§ **TASK DETAILS**
Drawing on the passage about the Missouri cooperage, explain in one to three sentences why McGinnis Wood Products has been turning away orders this year.

-- Start SELECTED EXTRACT --

Five miles from the world’s largest rocking chair and just beyond a barbecue joint with bathrooms labeled his’n and her’n is a field piled high with slices of oak. Those staves belong to McGinnis Wood Products, a family cooperage in Cuba, Mo., whose barrels are in such high demand that the company has already turned away double the number of orders that it has the capacity to fill this year. “Years ago, me and Dad started traveling the country telling everybody this was coming,” says Don McGinnis, president of the business his father Leroy started in 1968. “Some people were just plumb rude about it. They thought we were hollerin’ wolf.”

-- End SELECTED EXTRACT --
-- Start RECORD SET --

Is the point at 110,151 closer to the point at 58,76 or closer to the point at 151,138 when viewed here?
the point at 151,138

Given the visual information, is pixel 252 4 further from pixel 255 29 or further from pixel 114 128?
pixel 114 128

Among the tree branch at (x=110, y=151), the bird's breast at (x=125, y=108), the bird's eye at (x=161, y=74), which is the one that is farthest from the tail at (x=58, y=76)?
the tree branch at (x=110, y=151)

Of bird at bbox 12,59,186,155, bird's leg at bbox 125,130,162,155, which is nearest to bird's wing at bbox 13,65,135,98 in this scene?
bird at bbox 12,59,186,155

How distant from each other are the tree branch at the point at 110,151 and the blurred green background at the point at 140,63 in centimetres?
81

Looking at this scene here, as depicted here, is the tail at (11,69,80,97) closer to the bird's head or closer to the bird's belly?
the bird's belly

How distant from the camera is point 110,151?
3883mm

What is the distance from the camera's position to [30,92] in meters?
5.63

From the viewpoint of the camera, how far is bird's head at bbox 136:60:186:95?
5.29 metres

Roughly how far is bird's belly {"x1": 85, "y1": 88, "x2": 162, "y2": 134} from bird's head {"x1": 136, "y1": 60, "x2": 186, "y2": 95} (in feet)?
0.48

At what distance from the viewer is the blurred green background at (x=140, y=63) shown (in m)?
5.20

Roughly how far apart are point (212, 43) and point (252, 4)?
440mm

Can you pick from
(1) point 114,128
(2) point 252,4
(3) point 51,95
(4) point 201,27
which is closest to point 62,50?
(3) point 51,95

-- End RECORD SET --

§ **TASK OUTPUT**
The company's barrels are in such high demand that it has already turned away double the number of orders it has the capacity to fill this year.